After spending time with Symons, the career counsellor, De Botton says

“I left Symon’s company newly aware of the unthinking cruelty discreetly coiled within the magnanimous bourgeois assurance that everyone can discover happiness through work and love. It isn’t that these two entities are invariably incapable of delivering fulfilment, only that they almost never do so. And when an exception is misrepresented as a rule, our individual misfortunes, instead of seeming to be quasi-inevitable aspects of life, will weigh down on us like particular curses.” (The pleasures and Sorrows of Work, p. 127-128)

 

So there you have it, we cannot expect to find happiness in work. Didn’t the author of Ecclesiastes (most likely Solomon) conclude the same? After “undertaking great projects” and “becoming far greater than anyone in Jerusalem before” he summarises:  “When I surveyed all that my hands had done and what I had toiled to achieve, everything was meaningless, a chasing after the wind, nothing was gained under the sun.” (Ecclesiastes 2:11)

 

The remarkable similarity between De Botton’s and Solomon’s conclusions on work don’t of course reveal that De Botton has adopted a Christian worldview by any stretch.
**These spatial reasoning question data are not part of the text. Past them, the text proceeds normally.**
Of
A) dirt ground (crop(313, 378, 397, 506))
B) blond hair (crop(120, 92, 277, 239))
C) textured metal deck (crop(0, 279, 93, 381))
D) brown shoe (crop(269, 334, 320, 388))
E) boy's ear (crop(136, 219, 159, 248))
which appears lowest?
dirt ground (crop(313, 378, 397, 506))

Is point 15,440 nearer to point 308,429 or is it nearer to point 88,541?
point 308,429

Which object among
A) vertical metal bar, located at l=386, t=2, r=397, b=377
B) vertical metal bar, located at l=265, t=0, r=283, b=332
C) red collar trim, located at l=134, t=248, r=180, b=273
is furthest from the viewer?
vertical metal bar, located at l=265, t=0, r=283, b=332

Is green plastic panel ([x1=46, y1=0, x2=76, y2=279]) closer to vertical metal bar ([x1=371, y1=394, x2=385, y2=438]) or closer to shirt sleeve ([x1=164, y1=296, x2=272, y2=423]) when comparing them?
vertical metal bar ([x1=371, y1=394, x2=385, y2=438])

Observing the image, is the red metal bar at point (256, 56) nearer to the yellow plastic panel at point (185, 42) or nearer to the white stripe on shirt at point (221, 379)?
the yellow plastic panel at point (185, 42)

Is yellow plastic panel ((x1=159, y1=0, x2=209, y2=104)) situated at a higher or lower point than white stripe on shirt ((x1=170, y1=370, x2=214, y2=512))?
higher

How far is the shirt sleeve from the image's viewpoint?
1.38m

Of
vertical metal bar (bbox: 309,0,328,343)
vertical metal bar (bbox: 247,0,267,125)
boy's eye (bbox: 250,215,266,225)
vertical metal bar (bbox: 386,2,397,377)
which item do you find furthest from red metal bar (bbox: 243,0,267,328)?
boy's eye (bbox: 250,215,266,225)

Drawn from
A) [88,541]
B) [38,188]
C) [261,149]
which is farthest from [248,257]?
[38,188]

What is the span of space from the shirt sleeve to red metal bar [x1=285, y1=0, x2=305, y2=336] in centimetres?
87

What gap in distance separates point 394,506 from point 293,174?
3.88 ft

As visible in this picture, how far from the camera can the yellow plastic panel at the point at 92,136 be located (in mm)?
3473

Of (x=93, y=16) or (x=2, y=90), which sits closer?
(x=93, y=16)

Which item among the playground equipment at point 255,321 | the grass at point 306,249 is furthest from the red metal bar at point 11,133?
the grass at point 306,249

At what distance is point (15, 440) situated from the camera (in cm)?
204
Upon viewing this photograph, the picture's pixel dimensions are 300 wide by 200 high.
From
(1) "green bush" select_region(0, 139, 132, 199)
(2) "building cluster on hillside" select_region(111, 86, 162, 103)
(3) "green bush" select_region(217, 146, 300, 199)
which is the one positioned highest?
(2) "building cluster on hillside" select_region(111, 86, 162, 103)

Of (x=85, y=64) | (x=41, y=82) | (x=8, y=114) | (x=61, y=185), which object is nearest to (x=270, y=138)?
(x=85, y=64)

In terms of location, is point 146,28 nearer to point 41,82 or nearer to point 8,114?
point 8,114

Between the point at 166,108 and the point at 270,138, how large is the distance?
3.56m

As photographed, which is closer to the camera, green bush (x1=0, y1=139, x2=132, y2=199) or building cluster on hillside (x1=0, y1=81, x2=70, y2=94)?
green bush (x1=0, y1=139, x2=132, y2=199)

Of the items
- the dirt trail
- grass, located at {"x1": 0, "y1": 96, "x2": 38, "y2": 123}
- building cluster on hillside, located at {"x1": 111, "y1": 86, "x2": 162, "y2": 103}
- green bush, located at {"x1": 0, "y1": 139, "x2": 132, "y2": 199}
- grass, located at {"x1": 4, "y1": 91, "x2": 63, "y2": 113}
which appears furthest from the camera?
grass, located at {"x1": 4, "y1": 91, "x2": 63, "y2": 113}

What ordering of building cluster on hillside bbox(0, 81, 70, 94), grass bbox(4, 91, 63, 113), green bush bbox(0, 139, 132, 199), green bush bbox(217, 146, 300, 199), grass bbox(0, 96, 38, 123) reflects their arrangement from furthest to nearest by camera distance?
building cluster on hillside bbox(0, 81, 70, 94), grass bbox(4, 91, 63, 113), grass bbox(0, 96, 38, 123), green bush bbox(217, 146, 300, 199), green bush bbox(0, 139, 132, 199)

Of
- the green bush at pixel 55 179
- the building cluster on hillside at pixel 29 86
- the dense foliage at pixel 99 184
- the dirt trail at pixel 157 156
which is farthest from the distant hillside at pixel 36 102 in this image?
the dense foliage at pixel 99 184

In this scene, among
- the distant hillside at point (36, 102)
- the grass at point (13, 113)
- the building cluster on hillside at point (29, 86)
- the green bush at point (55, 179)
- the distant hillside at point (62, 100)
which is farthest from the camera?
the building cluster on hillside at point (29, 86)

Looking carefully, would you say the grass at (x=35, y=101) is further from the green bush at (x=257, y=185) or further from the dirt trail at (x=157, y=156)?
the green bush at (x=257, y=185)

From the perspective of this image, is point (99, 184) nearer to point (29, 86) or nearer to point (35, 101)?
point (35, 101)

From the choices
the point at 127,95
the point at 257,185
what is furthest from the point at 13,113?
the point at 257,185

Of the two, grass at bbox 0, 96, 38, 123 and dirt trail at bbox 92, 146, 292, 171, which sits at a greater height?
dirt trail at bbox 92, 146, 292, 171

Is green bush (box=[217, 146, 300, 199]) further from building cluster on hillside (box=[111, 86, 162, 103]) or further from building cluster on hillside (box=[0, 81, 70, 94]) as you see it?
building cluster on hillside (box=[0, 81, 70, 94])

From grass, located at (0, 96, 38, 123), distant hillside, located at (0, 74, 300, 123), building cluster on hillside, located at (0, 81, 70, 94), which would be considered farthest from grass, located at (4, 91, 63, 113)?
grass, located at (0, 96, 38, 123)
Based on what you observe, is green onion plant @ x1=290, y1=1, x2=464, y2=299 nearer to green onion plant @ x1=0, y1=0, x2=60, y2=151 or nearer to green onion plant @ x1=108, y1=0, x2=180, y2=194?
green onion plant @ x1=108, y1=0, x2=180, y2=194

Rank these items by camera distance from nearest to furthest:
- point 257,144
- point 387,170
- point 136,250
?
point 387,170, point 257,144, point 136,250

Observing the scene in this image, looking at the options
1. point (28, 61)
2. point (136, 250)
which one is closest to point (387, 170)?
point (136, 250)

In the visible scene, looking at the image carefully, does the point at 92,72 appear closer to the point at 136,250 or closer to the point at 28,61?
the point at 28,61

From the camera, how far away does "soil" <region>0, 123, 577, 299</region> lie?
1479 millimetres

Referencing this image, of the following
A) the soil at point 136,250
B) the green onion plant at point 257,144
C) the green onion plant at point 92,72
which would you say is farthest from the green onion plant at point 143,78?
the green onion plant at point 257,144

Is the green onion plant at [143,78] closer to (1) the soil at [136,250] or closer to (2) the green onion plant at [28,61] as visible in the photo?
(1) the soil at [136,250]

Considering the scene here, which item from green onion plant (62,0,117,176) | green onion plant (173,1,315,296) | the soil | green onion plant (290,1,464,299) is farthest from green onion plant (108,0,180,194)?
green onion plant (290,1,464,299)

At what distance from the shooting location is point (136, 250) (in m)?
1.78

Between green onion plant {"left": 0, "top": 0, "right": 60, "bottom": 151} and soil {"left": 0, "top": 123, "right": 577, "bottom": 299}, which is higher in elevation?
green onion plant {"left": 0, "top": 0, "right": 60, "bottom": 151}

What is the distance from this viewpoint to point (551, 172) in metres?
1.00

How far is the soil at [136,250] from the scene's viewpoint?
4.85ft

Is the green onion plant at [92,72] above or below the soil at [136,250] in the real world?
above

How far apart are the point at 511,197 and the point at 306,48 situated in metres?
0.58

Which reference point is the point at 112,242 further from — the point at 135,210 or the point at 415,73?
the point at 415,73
While launching the book at an event in Melbourne, which I attended, De Botton explained that he is “a secular person.”

 

He seems to reach the primary reason for his bleak (or realistic?) conclusion in the final chapter while surveying a jet aircraft graveyard in the deserts of the USA. And it’s based on good old fashioned existential angst!

 

There is no point expecting soul-quenching fulfilment in work when all our endeavours will one day disappear and mean nothing. His solution though? Get lost in the small-scale goals of work, to distract us, at least for a while, from the big picture questions of death and eternity.

 

Now I don’t know about you, but I am happy to get lost in the detail of small-scale goals, but I need to know that they are contributing to in the big picture. Any alternative would lead me to spiral into despondency.

 

Solomon also sees his achievements against the background of his demise: “my heart began to despair over all my toilsome labour under the sun. For a man may do his work with wisdom and skill, and then he must leave all he owns to someone who has not worked for it” Ecclesiastes 2:21. But Solomon reaches a far better conclusion: “Now all has been heard; here is the conclusion of the matter: Fear God and keep his commands, for this is the whole duty of man.” (Ecclesiastes 12:13).

 

Casting our notions of work in the light of a loving God of eternity allows us to embrace the frustrations of the impermanence of what we do, without needing to disappear into a black hole of despondency. Once we know the certainly of our future through a relationship with Jesus, we can grasp our purpose in the present- to serve God in any occupation, and be free to enjoy the good and satisfying parts of our jobs. Doesn’t take away the sorrows though, simply puts them in perspective!